Are Amazon Recommendations Actually Accurate?
The yenta that lives in Amazon's Web site told me that I should buy philosopher Martha C. Nussbaum's Upheavals of Thought because I recently ordered Pierre Hadot's What is Ancient Philosophy?. Even though I had never heard of her or her book, this recommendation caught my eye for several reasons. The book, subtitled "The Intelligence of Emotions," seems to be an attempt to bridge what I always believed to be an artificial distinction between thought and emotion, a distinction that I'm trying to understand in my therapy. It seems to be trying to develop a living philosophy that encompasses logic, ethics, psychology, and dogma. In short, it seems like it would be a very interesting book for me right now.
Our reading group met this past Monday to discuss the remainder of Sodom and Gomorrah. The questions that we keep coming back to (aside from the credibility of the narrator's heterosexuality) are: Is this a great book? If so, what makes it great? What is one to get from reading it? These are just the sort of questions that a reading group should ask (as opposed to things like: Who's your favorite character? What would you do in this situation?). In the course of our discussions, it has emerged that I'm the only one who is really enjoying the experience of reading Proust, and it would add to those discussions if I could explain why.

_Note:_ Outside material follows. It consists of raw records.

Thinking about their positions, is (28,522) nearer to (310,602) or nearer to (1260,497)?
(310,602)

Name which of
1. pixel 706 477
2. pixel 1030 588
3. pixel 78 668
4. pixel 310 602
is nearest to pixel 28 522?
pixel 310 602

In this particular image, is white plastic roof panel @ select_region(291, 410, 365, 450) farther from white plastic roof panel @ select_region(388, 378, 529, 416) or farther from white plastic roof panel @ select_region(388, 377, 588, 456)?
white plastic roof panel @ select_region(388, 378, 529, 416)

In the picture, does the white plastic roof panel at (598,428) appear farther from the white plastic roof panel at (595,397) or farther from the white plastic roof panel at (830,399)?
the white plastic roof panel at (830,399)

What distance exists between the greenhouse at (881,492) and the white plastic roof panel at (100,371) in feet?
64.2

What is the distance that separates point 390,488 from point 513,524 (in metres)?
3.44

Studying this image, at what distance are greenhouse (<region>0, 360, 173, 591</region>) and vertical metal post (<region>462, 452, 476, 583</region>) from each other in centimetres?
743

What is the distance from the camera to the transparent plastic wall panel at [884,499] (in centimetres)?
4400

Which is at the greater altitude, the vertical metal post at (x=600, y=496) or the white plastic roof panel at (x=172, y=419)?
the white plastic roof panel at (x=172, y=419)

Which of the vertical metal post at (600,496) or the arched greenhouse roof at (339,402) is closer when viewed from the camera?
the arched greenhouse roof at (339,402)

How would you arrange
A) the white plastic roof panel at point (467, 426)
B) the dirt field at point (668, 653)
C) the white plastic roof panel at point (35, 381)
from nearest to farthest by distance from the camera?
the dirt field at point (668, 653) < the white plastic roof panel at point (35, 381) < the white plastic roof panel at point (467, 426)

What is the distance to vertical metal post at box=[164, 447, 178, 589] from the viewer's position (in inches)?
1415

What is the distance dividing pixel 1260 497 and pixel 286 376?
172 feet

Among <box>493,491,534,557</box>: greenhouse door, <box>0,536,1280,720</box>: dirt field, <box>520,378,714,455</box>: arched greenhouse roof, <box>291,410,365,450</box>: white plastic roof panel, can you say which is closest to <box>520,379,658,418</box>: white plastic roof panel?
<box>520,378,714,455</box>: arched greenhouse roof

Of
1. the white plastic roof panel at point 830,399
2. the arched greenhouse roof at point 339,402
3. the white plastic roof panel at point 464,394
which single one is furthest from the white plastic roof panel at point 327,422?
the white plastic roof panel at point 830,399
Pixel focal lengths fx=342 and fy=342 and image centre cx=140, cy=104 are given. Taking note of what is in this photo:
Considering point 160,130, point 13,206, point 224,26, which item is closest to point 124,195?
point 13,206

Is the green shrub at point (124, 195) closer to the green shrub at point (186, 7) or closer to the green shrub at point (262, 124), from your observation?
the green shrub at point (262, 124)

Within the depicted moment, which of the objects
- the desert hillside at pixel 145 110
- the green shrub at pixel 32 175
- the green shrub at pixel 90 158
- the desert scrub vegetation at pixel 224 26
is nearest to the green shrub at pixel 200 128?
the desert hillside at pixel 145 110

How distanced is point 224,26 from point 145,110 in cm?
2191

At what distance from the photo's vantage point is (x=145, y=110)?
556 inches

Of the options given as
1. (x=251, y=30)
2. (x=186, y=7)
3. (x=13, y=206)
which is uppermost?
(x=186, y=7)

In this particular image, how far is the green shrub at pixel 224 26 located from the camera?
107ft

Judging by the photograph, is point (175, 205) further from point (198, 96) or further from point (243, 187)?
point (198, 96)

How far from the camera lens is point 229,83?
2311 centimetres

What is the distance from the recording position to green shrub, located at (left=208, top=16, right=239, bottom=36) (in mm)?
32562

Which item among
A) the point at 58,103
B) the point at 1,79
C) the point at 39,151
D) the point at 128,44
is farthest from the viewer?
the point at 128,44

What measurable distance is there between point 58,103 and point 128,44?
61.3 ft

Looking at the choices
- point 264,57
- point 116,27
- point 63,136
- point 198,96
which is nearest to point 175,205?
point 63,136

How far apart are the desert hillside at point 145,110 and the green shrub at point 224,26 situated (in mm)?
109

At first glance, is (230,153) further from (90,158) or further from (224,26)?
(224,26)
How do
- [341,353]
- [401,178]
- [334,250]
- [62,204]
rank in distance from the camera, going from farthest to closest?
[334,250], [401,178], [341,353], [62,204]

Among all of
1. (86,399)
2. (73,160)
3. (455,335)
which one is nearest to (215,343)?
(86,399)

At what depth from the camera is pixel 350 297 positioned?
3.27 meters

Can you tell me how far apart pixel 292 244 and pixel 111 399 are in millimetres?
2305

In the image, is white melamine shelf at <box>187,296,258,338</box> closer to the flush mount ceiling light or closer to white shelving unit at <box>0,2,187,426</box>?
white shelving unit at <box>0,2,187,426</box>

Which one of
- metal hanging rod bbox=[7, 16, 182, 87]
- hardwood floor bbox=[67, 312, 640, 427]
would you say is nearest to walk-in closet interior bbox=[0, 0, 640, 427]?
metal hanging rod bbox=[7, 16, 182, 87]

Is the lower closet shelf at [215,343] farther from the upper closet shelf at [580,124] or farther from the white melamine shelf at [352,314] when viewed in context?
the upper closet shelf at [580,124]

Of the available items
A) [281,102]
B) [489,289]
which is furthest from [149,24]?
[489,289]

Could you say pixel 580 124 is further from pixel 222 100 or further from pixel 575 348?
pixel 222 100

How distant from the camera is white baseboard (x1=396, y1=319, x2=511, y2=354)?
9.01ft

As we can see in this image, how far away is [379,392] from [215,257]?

On the way back to my office from the psycho-pharmacologist on Wednesday, I went into Barnes & Noble, having agreed with myself that I would buy Upheavals of Thought in the unlikely event that they had it. (Am I the only one who makes those kind of deals with himself?) As it happened, they had one copy, and I bought it.
The book has two epigraphs, one of which is a quote from Proust (describing the Baron de Charlus's decision to love Charles Morel) from which Ms. Nussbaum drew the phrase "upheavals of thought." (Who knew?) The introduction begins:
Emotions shape the landscape of our mental and social lives. Like the "geological upheavals" a traveler might discover in a landscape where recently only a flat plane could be seen, they mark our lives as uneven, uncertain, and prone to reversal. Why and how? Is it because emotions are animal energies or impulses that have no connection with our thoughts, imaginings, and appraisals? Proust denies this, calling the emotions "geological upheavals of thought." In other words, what changes the Baron's mind from a flat pane into a mountain range is not some subterranean jolt, but the thoughts he has about Charlie Morel, a person who has suddenly become central to his well-being, and whom he sees as inscrutable, undependable, and utterly beyond his control. It is these thoughts about value and importance that make his mind project outward like a mountain range, rather than sitting inert in self-satisfied ease.
Thus far, I have only read the remainder of the introduction, which maintains an impressive balance between common sense and rigor. Ms. Mussbaum seems to be attempting to base a philosophy on the writings of Marcel Proust. She goes on to call him "in some ways the most profound object-relations psychoanalyst of all." So it is in a book of philosophy that I have found this pithy summary of what it is about reading In Search of Lost Time that I enjoy:
...it seems that we will have reason to turn to texts such as Proust's novel, which encourage us in such imaginings, deepening and refining our grasp of upheavals of thought in our own lives. If Proust is right, we will not understand ourselves well enough to talk good sense in ethics unless we do subject ourselves to the painful self-examination a text such as his can produce.
And God help me, I enjoy struggling to understand myself.